Saturday, September 20th, 2008

Apparently my new firmware has Microsofts Voice Command built-in. Which means that I can say “Call Tracie” and it will call her. Other commands include “What is my next appointment?”, “What is my signal strength?”, “Read messages” etc.

Now all I need is an equivalent that is scriptable, and I will be able to rule the world through my bluetooth headset.

I am Borg?

Friday, September 19th, 2008

I’ve seen some of you poking fun at people with bluetooth headsets, and I’ve joined in from time to time, but I think I only did so because headsets were the popular thing to hate, like the 9mm or Pokemon.

It started last night. I was looking for a piece of Windows Mobile software I had been telling my uncle about, and along the way found a bunch of shiny new freeware playthings for my AT&T Tilt. One of them locked up my phone. Hard. So hard that I had to do a wipe of the system memory. Normally this is not a big deal since you’d have a backup of your contacts, etc on Outlook where you last synced the PDA. But I don’t have Outlook. I also never got around to getting one of those nice programs that backs up your contacts to your flash card.

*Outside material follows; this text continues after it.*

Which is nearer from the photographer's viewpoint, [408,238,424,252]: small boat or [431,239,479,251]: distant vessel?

So I uh, guess now’s as good a time as ever to do those firmware upgrades, huh?

Long story short, I found a program that tricks your phone into playing an MP3 over a bluetooth headset. I’m not planning to listen to the White Stripes over a mono bluetooth audio signal, but it seems like a dang handy thing for listening to audiobooks while doing housework or (maybe?) sitting at my desk at work. When a phone call comes in, it reads the name of the caller, and I press the button on my ear to pause the audio file and pick up the phone.

That’s a neat capability, but it’s not worth buying the $35 headset on its own. So why did I swallow my pride and get one? I suppose that the best way of putting it is that I have a certain technology fetish: a pipe dream that nobody is likely to make happen for me any time soon, but which I’ll still spend unhealthy amounts of time fantasizing about.

My tech fetish started way back in middle school when I read the Ender’s Game series (by the way, the first book is great, don’t ruin it by reading the rest unless you’re a diehard fan with low expectations). In the mostly bland sequels to the first fantastic book, an accidentally created artificial sentience named Jane communicates with Ender via a small device in his ear:

Jane is first introduced in Speaker for the Dead as an advanced computer program. She is extremely complex, capable of performing trillions of tasks simultaneously, and has millions of levels of attention, even her most unaware one being much more alert than a human. Jane is hesitant to reveal herself to humanity, because she knows that she is the epitome of humanity’s fear: an intelligent, thinking, computer program that cannot be controlled. She decided to reveal herself to Ender after she found out he wrote The Hive Queen and The Hegemon. She also “remembered” he was the only student to pass the Giant’s Drink, one of the many Fantasy Game situations.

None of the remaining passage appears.